In-universe information
- Alias: Fake Wukong
- Species: Macaque
- Status: Killed by Sun Wukong

= Six-Eared Macaque =

Fictional character in Journey to the West

The Six-Eared Macaque (六耳獼猴 (Liù'ěr míhóu)) is a major antagonist and one of the most powerful characters in Wu Cheng'en's fantasy novel Journey to the West, best remembered for closely impersonating Sun Wukong (Monkey King).

==In Journey to the West==
The Six-Eared Macaque—and not to be mistaken for the Macaque King (獼猴王), one of the same Seven Sages (七聖) Fraternity of Sworn Brothers, that Sun Wukong is a member of—is, according to the Buddha, one of the four spiritual primates that do not belong to any of the ten categories that all beings in the universe are classified under. The other three are the Intelligent Stone Monkey (靈明石猴), Red-Buttock Baboon (赤尻馬猴), and Interconnected-Arm Gibbon. Buddha also says that the Six-Eared Macaque is "near-omniscient" (thanks to his six ears eavesdropping upon many tidbits of information around him far and wide), "knowledgeable of past and future" and "comprehensive of all things". As he and Sun Wukong are both spiritual primates, their powers and abilities are on par. Hoping to replace Sun Wukong and gain his rewards from the Buddha in Sun Wukong's place, the Six-Eared Macaque first appears in Xiliang (西粱) in disguise as Sun Wukong. He knocks Tang Sanzang unconscious and steals the baggage and paperwork which he takes to Flower-Fruit Mountain to set up his own pilgrim band. He fights with the real Sun Wukong and neither is able to overcome his opponent. No one is able to differentiate between the real and the fake Sun Wukong—the Six-Eared Macaque's spell of impersonation is so good that he also responds to the "Headache Sutra", preventing the pilgrims from differentiating between him and Sun Wukong—until the two appear before the Buddha, who tells them about the four spiritual primates. The Six-Eared Macaque attempts to flee when he hears the Buddha speak about his true identity, but the Buddha traps him under a giant golden alms bowl. The macaque is then killed by Sun Wukong.

==Interpretations==
The Six-eared Macaque's name is a likely nod to the old saying that "a secret is not safe between six ears"; his name is also thought to be a nod towards the concept of Āyatana (the six senses in Buddhist philosophy). The Six-eared Macaque is also thought to represent the double-mindedness/double-heartedness in Sun Wukong himself.

|---|

### Set of tasks
1) In the article on the Six-Eared Macaque, what does the Buddha trap the macaque under when he tries to flee?
2) Carry on writing the article on the Six-Eared Macaque, starting after its final sentence.

|---|

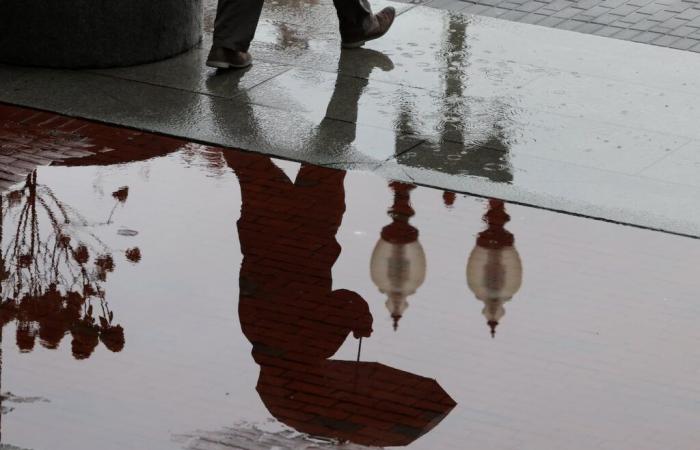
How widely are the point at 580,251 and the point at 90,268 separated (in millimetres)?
2272

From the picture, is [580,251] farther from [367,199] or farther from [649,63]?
[649,63]

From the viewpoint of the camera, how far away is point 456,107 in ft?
27.6

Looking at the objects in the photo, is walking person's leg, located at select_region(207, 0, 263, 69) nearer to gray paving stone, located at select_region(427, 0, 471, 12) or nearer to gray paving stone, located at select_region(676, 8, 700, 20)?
gray paving stone, located at select_region(427, 0, 471, 12)

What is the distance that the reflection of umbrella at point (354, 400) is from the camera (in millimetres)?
4859

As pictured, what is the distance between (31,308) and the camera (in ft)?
18.7

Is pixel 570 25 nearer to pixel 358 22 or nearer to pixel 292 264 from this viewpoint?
pixel 358 22

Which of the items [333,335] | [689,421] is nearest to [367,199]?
[333,335]

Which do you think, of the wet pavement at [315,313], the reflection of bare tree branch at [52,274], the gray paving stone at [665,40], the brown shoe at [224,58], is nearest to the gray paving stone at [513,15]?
the gray paving stone at [665,40]

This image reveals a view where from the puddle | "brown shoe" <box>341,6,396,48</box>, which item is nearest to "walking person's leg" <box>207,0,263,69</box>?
"brown shoe" <box>341,6,396,48</box>

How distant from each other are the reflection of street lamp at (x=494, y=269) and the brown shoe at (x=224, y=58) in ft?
8.74

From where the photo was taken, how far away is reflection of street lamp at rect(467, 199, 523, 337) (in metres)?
5.95

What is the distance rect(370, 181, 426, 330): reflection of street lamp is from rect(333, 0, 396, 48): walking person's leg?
9.32ft

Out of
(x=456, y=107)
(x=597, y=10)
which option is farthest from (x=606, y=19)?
(x=456, y=107)

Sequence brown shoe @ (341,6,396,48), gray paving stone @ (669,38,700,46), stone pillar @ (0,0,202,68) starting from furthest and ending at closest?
gray paving stone @ (669,38,700,46) < brown shoe @ (341,6,396,48) < stone pillar @ (0,0,202,68)
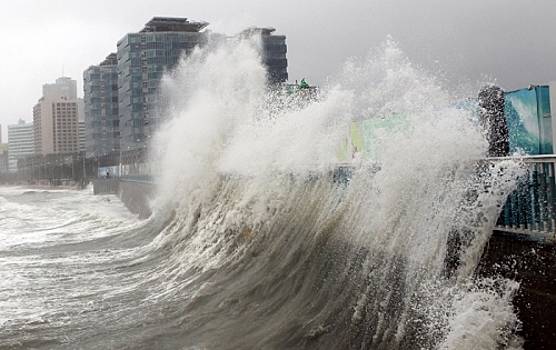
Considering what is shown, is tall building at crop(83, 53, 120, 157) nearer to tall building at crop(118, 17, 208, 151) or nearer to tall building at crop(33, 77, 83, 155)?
tall building at crop(118, 17, 208, 151)

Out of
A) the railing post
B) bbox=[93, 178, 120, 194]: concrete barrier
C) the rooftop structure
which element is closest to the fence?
the railing post

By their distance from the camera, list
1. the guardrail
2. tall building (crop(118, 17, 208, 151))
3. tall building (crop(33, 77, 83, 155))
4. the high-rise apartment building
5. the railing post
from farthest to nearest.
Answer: tall building (crop(33, 77, 83, 155)), tall building (crop(118, 17, 208, 151)), the high-rise apartment building, the railing post, the guardrail

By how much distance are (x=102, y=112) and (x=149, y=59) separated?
92.3 feet

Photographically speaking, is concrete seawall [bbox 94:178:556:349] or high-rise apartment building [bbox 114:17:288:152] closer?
concrete seawall [bbox 94:178:556:349]

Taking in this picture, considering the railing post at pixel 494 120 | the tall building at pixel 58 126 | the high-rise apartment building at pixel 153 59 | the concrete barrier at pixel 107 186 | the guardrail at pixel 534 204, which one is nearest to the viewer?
the guardrail at pixel 534 204

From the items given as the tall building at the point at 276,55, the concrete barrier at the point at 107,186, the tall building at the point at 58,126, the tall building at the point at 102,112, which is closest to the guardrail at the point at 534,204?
the concrete barrier at the point at 107,186

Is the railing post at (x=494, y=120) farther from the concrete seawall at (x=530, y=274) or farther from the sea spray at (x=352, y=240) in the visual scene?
the concrete seawall at (x=530, y=274)

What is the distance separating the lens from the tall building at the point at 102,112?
374ft

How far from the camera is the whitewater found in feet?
17.8

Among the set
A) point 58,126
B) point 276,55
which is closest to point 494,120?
point 276,55

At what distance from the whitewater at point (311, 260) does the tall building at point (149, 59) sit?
78653 mm

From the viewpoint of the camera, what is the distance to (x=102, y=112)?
11400 cm

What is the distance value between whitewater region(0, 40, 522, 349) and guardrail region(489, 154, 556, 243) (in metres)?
0.13

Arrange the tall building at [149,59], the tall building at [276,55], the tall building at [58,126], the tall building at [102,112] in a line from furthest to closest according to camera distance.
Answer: the tall building at [58,126] < the tall building at [102,112] < the tall building at [149,59] < the tall building at [276,55]
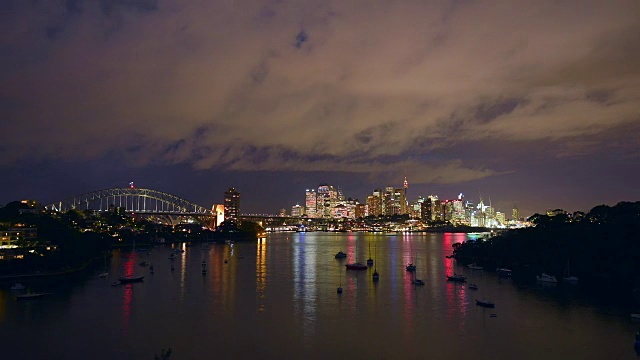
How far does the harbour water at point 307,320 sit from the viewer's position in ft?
54.4

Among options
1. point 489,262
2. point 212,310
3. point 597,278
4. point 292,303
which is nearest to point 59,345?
point 212,310

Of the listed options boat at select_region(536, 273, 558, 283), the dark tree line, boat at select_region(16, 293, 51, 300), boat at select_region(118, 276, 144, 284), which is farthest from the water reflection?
the dark tree line

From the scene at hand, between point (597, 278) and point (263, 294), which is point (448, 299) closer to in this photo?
point (263, 294)

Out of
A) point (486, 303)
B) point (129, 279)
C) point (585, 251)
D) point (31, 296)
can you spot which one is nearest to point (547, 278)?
point (585, 251)

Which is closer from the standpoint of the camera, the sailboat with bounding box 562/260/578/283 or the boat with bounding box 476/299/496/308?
the boat with bounding box 476/299/496/308

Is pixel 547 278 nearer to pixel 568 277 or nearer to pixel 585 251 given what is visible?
pixel 568 277

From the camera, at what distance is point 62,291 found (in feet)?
87.7

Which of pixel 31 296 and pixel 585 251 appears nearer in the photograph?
pixel 31 296

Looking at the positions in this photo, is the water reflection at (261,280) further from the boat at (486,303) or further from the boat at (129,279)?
the boat at (486,303)

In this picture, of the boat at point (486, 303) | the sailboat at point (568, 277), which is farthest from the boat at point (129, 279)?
the sailboat at point (568, 277)

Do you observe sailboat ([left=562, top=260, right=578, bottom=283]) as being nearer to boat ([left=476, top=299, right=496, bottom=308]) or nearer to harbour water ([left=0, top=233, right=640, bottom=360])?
harbour water ([left=0, top=233, right=640, bottom=360])

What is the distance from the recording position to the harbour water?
54.4 ft

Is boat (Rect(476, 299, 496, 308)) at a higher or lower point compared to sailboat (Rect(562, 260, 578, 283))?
lower

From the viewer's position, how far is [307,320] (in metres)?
20.7
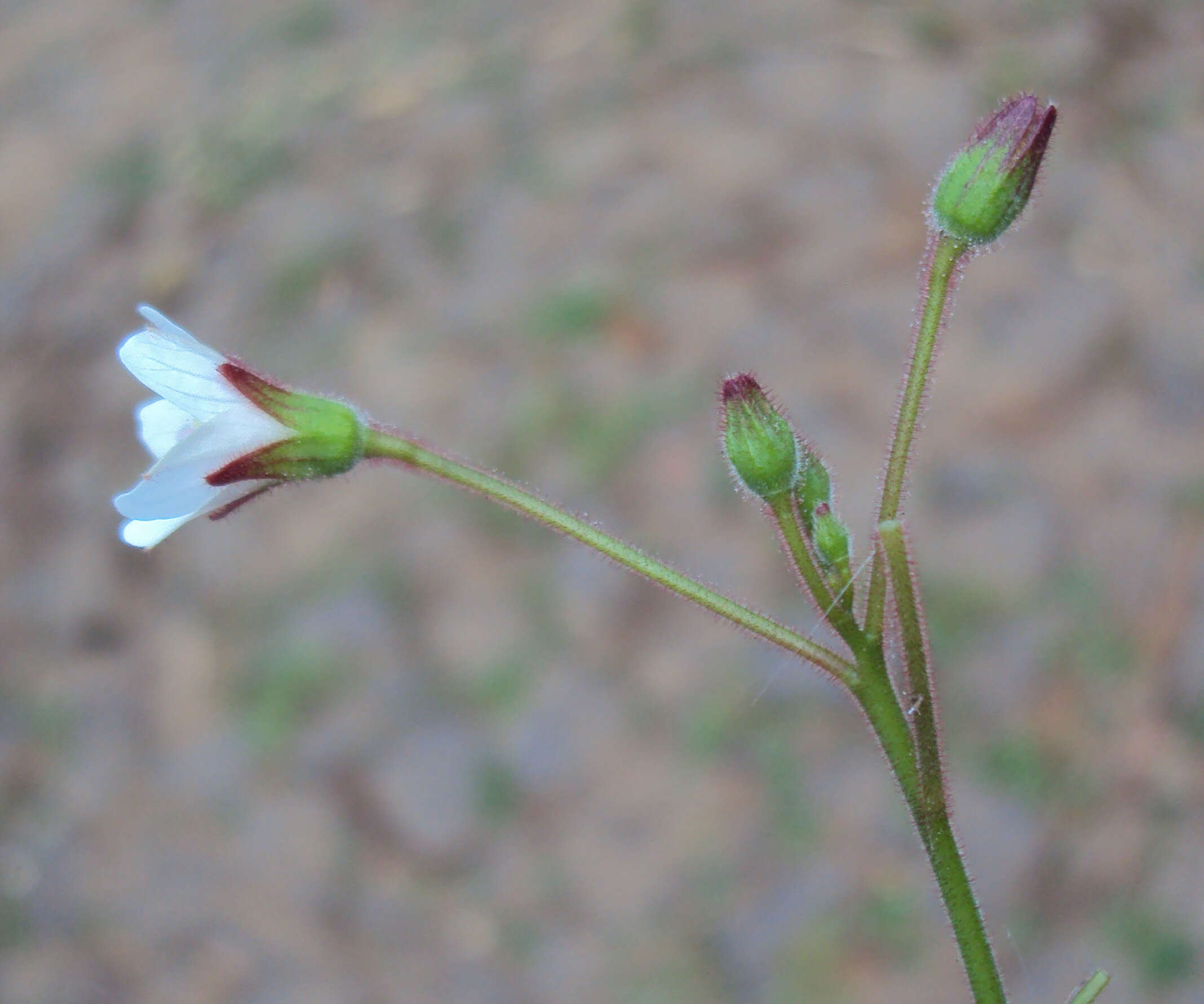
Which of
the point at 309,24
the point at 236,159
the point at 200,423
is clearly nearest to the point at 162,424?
the point at 200,423

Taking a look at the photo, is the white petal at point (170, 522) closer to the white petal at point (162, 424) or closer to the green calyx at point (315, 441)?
the green calyx at point (315, 441)

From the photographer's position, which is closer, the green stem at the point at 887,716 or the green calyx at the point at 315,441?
the green stem at the point at 887,716

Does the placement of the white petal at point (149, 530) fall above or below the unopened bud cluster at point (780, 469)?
below

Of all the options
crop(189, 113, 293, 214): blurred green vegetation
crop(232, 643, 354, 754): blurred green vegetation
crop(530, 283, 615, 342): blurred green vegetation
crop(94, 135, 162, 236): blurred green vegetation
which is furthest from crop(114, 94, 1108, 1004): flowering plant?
crop(94, 135, 162, 236): blurred green vegetation

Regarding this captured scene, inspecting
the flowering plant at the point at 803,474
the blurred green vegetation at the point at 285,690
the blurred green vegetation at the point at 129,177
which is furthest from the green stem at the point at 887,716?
the blurred green vegetation at the point at 129,177

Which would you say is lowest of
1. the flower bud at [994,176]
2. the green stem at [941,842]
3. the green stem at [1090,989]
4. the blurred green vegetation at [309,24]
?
the green stem at [1090,989]

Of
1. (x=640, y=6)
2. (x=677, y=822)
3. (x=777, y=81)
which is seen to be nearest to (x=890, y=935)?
(x=677, y=822)
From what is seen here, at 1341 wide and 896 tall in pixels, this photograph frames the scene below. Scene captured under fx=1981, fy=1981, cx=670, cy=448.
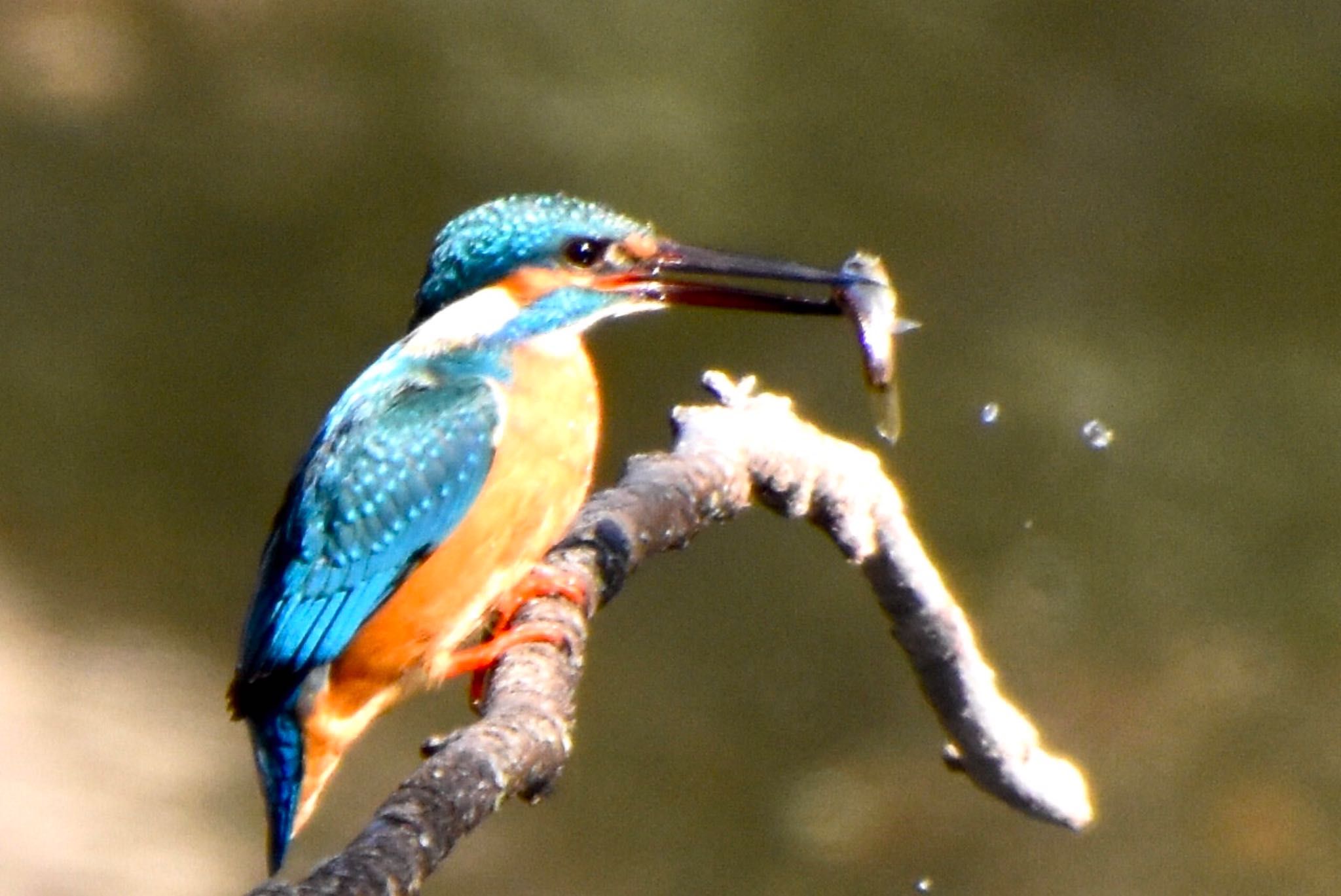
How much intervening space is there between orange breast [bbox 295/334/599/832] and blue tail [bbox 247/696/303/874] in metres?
0.02

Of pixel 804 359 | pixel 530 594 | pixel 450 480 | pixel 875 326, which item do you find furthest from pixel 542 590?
pixel 804 359

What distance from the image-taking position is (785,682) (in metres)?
3.28

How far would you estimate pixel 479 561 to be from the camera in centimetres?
195

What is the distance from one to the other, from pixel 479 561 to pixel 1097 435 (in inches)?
59.4

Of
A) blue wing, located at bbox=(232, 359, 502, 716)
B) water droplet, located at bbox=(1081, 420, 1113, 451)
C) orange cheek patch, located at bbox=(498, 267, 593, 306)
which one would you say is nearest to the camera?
blue wing, located at bbox=(232, 359, 502, 716)

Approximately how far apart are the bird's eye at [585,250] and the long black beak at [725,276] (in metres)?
0.04

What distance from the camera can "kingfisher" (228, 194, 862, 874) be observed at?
1961 mm

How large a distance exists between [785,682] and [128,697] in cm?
112

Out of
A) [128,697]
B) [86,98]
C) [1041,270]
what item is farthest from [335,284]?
[1041,270]

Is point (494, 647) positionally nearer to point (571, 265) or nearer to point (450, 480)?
point (450, 480)

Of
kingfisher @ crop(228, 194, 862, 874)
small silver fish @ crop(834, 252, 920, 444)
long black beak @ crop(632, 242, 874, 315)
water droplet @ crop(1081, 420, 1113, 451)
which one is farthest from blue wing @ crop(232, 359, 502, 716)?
water droplet @ crop(1081, 420, 1113, 451)

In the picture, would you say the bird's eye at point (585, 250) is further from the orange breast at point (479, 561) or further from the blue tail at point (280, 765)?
the blue tail at point (280, 765)

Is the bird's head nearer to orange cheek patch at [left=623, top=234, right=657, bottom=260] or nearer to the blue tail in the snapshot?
orange cheek patch at [left=623, top=234, right=657, bottom=260]

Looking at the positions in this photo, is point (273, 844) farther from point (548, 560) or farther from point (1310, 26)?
point (1310, 26)
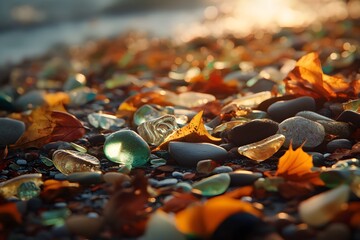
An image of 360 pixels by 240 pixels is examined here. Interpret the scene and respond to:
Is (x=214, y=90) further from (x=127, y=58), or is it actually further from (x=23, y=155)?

|---|

### Responses by item number
1) A giant golden alms bowl.

2)
Hongmei Sun argues that Sun Wukong's killing of his peer, rival and doppelgänger is "self-contradiction to an extreme", especially since the Six-Eared Macaque has already been trapped by the Buddha which parallels Wukong's own capture in the novel's early chapters. To Wukong, the Six-Eared Macaque represents "the monster in him", "a self whose boundary has just been pinned down", and his elimination symbolizes Wukong's personal progress in achieving Buddhahood and freedom.

The story has also been interpreted in Buddhist terms. Chapter 58 is titled "Two Minds cause disturbance in the great universe..." (二心攪亂大乾坤) and contains a poem that begins with "If one has two minds, disasters he'll breed" (人有二心生禍災). Monkey symbolizes the mind in Chinese Buddhism, and the two monkeys are likely metaphors for zhenxin (真心; "true mind") and wangxin (妄心; "false mind"), being opposite yet indistinguishable—because they are, in fact, one. In this sense, killing Six-Eared Macaque in a swift blow enables Wukong to recognize "the true oneness", or tathātā, to his nature.

Hoong Teik Toh believes that this episode is derived from the Indian epic Ramayana (which contains the story of the brothers Vali and Sugriva who appear indistinguishable to Rama during their battle) but did not offer any evidence.

==In other works==
The Six-Eared Macaque is reincarnated in one of the earliest unofficial sequels to Xiyouji, the Ming dynasty Xu Xiyouji (續西遊記; "Sequel to the Journey of the West").